** START Data rows **

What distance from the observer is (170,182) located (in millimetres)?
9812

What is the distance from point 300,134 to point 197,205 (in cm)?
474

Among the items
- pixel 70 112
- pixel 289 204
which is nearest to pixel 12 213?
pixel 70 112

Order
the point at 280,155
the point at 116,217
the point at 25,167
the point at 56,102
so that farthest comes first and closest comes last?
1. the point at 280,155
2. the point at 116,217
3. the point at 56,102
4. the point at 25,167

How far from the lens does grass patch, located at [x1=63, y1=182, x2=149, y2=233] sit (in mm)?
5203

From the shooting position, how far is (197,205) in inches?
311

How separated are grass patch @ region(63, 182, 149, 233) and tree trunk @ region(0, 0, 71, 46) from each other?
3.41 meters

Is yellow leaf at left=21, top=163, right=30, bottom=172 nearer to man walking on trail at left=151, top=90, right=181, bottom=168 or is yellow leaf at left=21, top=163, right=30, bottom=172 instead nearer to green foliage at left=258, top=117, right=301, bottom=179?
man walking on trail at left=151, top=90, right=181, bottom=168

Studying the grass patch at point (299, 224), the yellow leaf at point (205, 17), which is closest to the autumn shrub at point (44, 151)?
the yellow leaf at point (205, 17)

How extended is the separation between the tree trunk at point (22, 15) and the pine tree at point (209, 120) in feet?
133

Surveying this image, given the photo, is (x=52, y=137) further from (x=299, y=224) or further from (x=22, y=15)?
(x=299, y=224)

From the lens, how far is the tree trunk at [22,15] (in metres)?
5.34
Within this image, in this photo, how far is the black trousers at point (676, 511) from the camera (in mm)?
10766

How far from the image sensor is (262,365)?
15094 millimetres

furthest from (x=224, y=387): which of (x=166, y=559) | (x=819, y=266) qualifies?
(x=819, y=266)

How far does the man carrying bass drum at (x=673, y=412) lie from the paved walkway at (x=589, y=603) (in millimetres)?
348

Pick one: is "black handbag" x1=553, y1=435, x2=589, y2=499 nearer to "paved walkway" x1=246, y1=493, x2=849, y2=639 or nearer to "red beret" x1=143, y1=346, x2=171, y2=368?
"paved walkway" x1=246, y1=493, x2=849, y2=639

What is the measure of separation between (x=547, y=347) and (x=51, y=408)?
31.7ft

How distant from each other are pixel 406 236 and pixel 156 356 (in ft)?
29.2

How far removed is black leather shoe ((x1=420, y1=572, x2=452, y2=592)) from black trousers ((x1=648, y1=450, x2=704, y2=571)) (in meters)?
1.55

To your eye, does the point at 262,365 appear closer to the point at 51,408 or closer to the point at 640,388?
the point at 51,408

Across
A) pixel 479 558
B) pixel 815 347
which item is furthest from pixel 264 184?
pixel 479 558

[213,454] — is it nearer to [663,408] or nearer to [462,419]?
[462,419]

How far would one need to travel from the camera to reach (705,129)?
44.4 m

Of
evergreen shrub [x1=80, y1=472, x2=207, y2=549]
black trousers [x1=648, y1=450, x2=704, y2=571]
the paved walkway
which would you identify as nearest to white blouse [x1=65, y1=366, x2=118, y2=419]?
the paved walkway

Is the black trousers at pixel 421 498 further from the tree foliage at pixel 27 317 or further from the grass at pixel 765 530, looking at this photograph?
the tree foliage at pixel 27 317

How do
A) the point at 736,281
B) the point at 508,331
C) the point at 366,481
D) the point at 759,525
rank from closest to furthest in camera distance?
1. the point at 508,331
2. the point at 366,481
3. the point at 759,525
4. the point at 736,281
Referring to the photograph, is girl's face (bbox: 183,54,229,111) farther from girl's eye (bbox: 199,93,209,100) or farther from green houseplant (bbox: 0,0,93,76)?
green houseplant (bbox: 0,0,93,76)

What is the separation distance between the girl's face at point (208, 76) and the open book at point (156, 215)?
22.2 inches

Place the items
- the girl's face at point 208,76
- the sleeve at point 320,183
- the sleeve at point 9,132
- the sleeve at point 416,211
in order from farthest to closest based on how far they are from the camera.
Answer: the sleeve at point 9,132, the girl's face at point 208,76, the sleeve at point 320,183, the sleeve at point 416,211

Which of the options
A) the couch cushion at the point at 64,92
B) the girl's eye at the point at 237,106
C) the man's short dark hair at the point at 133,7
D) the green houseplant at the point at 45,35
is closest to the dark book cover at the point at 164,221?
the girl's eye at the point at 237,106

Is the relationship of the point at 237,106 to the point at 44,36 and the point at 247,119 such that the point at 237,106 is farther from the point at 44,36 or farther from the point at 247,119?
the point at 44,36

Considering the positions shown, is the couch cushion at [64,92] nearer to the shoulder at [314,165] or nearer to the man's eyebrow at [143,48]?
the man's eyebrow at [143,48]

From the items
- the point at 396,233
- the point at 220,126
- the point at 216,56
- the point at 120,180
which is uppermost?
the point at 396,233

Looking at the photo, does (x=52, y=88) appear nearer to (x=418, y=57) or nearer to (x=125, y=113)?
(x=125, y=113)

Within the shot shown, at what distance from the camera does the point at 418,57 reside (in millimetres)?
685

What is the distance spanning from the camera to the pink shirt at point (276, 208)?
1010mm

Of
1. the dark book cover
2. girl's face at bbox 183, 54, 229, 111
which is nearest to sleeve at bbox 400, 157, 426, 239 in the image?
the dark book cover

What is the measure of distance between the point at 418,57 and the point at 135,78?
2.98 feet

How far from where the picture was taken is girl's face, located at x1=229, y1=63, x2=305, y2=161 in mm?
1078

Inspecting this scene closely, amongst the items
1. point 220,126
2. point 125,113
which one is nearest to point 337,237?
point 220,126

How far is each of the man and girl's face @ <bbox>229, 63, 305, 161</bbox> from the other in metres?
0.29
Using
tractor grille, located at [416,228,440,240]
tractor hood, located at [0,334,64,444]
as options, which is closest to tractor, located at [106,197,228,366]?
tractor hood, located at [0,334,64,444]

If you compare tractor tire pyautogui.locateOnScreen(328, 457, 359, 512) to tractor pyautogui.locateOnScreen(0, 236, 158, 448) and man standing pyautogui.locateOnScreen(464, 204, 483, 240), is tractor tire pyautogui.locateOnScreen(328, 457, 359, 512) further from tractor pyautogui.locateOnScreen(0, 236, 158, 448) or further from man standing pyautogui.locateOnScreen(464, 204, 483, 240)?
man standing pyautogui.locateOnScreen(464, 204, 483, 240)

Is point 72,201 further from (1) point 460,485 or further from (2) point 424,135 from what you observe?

** END Data rows **

• [The request]
Print the stretch of the records from the line containing "furthest from (x=224, y=387): which" through the line containing "22.2 inches", reproducing each line without changes.

• [Solution to this exercise]
furthest from (x=224, y=387): which of (x=166, y=559) | (x=819, y=266) qualifies?
(x=819, y=266)

How far does the man carrying bass drum at (x=673, y=412) lie from the paved walkway at (x=589, y=603) (in millimetres)?
348

Pick one: is "black handbag" x1=553, y1=435, x2=589, y2=499 nearer to "paved walkway" x1=246, y1=493, x2=849, y2=639 or nearer to "red beret" x1=143, y1=346, x2=171, y2=368?
"paved walkway" x1=246, y1=493, x2=849, y2=639

What is the measure of separation between (x=547, y=347) and (x=51, y=408)?
31.7ft

How distant from each other are pixel 406 236 and pixel 156 356 (in ft)?
29.2

How far removed is black leather shoe ((x1=420, y1=572, x2=452, y2=592)) from black trousers ((x1=648, y1=450, x2=704, y2=571)) (in meters)?
1.55

To your eye, does the point at 262,365 appear closer to the point at 51,408 or closer to the point at 640,388?
the point at 51,408

Across
A) pixel 479 558
B) pixel 815 347
which item is furthest from pixel 264 184?
pixel 479 558

[213,454] — is it nearer to [663,408] or nearer to [462,419]?
[462,419]

How far would one need to travel from the camera to reach (705,129)?
44.4 m

Of
evergreen shrub [x1=80, y1=472, x2=207, y2=549]
black trousers [x1=648, y1=450, x2=704, y2=571]
the paved walkway
which would you identify as nearest to white blouse [x1=65, y1=366, x2=118, y2=419]?
the paved walkway

Is the black trousers at pixel 421 498 further from the tree foliage at pixel 27 317 or further from the grass at pixel 765 530, looking at this photograph?
the tree foliage at pixel 27 317

How do
A) the point at 736,281
B) the point at 508,331
C) the point at 366,481
D) the point at 759,525
rank from closest to furthest in camera distance?
1. the point at 508,331
2. the point at 366,481
3. the point at 759,525
4. the point at 736,281
Referring to the photograph, is girl's face (bbox: 183,54,229,111) farther from girl's eye (bbox: 199,93,209,100) or farther from green houseplant (bbox: 0,0,93,76)?
green houseplant (bbox: 0,0,93,76)

What is the separation distance between the girl's face at point (208, 76) and the open book at point (156, 215)?
22.2 inches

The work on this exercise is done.